Copy a pro crosshair correctlyKeep crosshair scale and visual reference controlled across games.
Video: FOV, aspect ratio and ultrawide in four minutes
GameSpot’s visual explainer is useful for seeing how wider and narrower camera framing changes what appears at the edges. Use it as a concept demonstration; use the sourced current-game table above for present-day settings.
A concise visual explanation of field of view, aspect ratio and ultrawide rendering in PC games.
Sources and verification notes
Camera formulas and current setting claims were checked on 11 July 2026. First-party documentation is preferred where it states the setting; specialist references are used for conventions that publishers do not document clearly.
- OpenCV camera calibration documentation
Rectilinear camera model and field-of-view relationship.
- Unity Camera.VerticalToHorizontalFieldOfView
Official horizontal/vertical conversion reference.
- Microsoft DirectX perspective matrix
Official perspective projection definition using vertical FOV and aspect ratio.
- KovaaK FILM notation
Game FOV scales, reference bases and aspect-ratio conversion conventions.
- Valve Developer Community — Source dimensions
Valve’s technical reference describes Source field of view as a horizontal angle.
- PCGamingWiki — Counter-Strike 2
Current world-camera, aspect-ratio and viewmodel behavior.
- PCGamingWiki — Valorant
Current fixed-FOV and aspect-ratio behavior.
- PCGamingWiki — Overwatch 2
Current PC FOV range and ultrawide behavior.
- EA Apex Legends PC requirements
Official 70–110 FOV setting range.
- EA Battlefield 6 accessibility settings
Official current first-person FOV range.
- EA Battlefield 2042 display settings
Official vertical 50–105 range and default.
- DICE Uniform Soldier Aiming note
First-party explanation of screen-space consistency across FOV changes.
- Epic Games Fortnite FOV support
Current FOV Minimum and Maximum control availability.
- Epic Games competitive development update
First-party historical reference for Fortnite’s standard camera and the competitive FOV decision.
- Esports.gg Fortnite FOV control explanation
Specialist testing of the current action-driven camera behavior.
- KovaaK FAQ and custom sensitivity scales
Official profile and custom-scale setup guidance.
- Aimlabs configuration guide
Official instructions to select a game profile and match in-game FOV.
Frequently asked questions
- Why does the same FOV number look different in two games?
The games may measure different axes, use different reference aspect ratios, or scale the camera differently. A number must be paired with horizontal or vertical, the reference ratio, and the camera mode before it can be compared.
- Is 90 horizontal FOV the same as 90 vertical FOV?
No. On a 16:9 display, 90 vertical is about 121.28 horizontal. Conversely, 90 horizontal at 16:9 is about 58.72 vertical.
- What is 90 FOV at 4:3 in 16:9?
If 90 is horizontal on a 4:3 reference and vertical view is preserved, it equals 73.74 vertical and 106.26 horizontal at 16:9.
- Should I match horizontal or vertical FOV between games?
Normalize both cameras to vertical FOV first, then convert that vertical angle into the convention expected by the target game. This avoids confusing 4:3 horizontal bases with actual display-horizontal angles.
- Does a higher FOV change mouse sensitivity?
It does not necessarily change physical centimeters per 360 degrees, but it changes how many screen pixels a target travels for the same angular turn. Games may also apply separate ADS or monitor-distance scaling.

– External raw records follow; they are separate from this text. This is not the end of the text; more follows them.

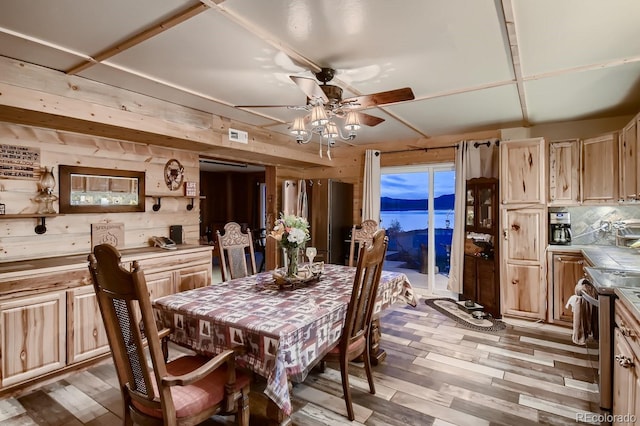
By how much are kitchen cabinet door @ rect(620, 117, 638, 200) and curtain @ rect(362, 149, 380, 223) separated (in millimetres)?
2903

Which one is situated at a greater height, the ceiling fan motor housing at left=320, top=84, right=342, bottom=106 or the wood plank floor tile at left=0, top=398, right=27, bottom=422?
the ceiling fan motor housing at left=320, top=84, right=342, bottom=106

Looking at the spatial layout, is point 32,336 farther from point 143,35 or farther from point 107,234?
point 143,35

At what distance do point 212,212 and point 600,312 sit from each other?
9.33m

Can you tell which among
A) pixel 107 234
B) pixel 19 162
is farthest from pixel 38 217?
pixel 107 234

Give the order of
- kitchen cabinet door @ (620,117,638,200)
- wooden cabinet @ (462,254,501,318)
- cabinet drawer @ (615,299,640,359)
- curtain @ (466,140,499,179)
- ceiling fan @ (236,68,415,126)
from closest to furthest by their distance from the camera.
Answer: cabinet drawer @ (615,299,640,359) < ceiling fan @ (236,68,415,126) < kitchen cabinet door @ (620,117,638,200) < wooden cabinet @ (462,254,501,318) < curtain @ (466,140,499,179)

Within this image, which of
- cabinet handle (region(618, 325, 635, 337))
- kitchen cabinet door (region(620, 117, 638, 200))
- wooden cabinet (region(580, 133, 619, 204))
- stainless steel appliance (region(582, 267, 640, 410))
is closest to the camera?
cabinet handle (region(618, 325, 635, 337))

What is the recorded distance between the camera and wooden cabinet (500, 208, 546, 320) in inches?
151

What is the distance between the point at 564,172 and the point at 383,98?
9.55ft

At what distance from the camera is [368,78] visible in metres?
2.75

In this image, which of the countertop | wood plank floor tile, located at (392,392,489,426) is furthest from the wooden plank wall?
wood plank floor tile, located at (392,392,489,426)

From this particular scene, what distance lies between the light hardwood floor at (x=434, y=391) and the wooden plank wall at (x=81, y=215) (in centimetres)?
116

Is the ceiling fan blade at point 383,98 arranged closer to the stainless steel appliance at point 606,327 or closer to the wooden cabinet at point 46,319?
the stainless steel appliance at point 606,327

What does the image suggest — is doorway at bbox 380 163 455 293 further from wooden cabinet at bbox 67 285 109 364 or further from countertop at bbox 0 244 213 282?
wooden cabinet at bbox 67 285 109 364

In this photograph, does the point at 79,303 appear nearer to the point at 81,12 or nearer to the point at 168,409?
the point at 168,409
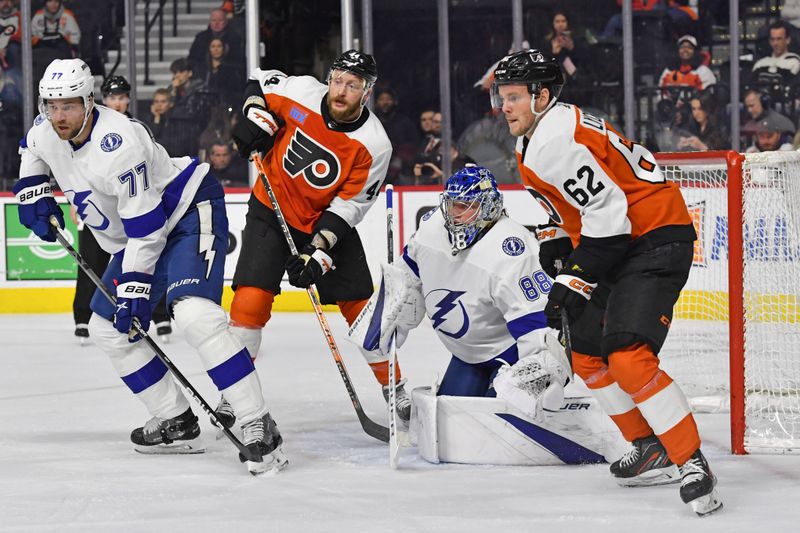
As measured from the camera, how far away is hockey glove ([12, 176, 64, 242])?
342 cm

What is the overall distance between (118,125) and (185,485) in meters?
0.90

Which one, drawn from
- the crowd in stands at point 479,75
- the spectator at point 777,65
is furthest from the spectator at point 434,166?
the spectator at point 777,65

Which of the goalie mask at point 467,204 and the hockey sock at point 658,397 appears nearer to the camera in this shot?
the hockey sock at point 658,397

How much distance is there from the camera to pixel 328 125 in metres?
3.71

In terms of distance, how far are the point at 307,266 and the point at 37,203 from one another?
720 millimetres

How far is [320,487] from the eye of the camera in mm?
3002

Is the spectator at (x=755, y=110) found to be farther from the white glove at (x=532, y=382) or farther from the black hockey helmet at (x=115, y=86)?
the white glove at (x=532, y=382)

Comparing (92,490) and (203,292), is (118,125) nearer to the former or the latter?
(203,292)

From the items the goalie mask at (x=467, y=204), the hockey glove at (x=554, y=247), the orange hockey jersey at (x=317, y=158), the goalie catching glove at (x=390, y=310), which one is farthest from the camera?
the orange hockey jersey at (x=317, y=158)

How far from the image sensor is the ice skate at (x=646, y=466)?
2895 millimetres

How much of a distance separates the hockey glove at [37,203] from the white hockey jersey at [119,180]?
0.02 metres

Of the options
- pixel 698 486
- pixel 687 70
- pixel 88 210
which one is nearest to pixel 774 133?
pixel 687 70

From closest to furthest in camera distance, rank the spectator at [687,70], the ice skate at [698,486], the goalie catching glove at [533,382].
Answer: the ice skate at [698,486] < the goalie catching glove at [533,382] < the spectator at [687,70]

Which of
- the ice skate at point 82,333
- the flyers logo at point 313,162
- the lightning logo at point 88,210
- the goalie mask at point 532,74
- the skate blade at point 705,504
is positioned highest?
the goalie mask at point 532,74
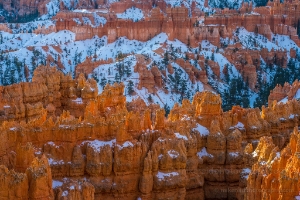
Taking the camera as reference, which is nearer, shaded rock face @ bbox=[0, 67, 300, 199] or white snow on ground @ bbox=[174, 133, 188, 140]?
shaded rock face @ bbox=[0, 67, 300, 199]

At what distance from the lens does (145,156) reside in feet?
63.7

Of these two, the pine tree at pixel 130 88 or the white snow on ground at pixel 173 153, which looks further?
the pine tree at pixel 130 88

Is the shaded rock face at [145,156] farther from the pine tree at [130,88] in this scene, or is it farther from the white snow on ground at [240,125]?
the pine tree at [130,88]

- Why does my gun look different after matching FOV?
Weapon or viewmodel FOV can be separate from the world camera. Validate the edges and landmarks of the environment, not the size or position of the weapon model.
- Can I copy my game FOV directly into KovaaK or Aimlabs?

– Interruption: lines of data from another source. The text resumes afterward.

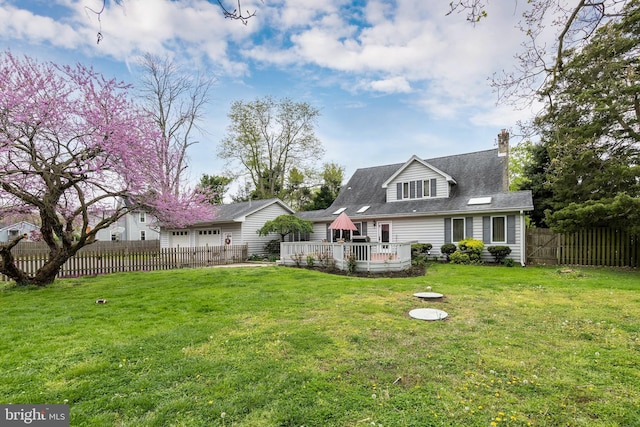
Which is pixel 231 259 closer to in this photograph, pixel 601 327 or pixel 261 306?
pixel 261 306

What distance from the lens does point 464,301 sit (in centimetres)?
684

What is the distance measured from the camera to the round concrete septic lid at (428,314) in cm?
553

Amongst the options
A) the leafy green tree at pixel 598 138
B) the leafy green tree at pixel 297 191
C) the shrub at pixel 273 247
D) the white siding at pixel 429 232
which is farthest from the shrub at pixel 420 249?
the leafy green tree at pixel 297 191

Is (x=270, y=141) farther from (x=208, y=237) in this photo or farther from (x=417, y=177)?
(x=417, y=177)

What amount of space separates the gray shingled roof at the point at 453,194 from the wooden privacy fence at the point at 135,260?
6.42 metres

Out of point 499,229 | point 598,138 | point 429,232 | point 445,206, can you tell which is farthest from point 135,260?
point 598,138

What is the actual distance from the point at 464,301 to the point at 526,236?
10.5m

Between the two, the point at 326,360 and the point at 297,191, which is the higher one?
the point at 297,191

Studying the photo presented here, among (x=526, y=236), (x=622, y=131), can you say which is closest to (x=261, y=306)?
(x=526, y=236)
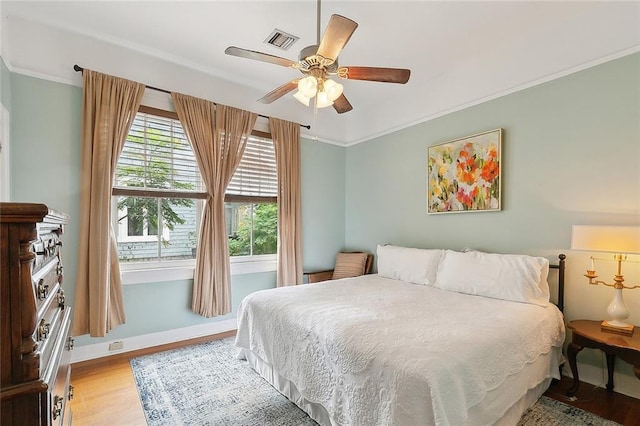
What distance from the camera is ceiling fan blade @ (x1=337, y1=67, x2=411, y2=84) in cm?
207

Only after selecting the correct game profile or FOV scale, aspect ratio, resolution and camera state. A bare number can represent a different projection convention.
Do not copy a bare slider number. Record its axis and reference ratio, convert it through Custom FOV mode, calculate the active resolution ratio from width and height with the aspect-ratio calculator, and validate with world landmarks. That turns “this feels wrong” into a camera setting you can reproduce and audit.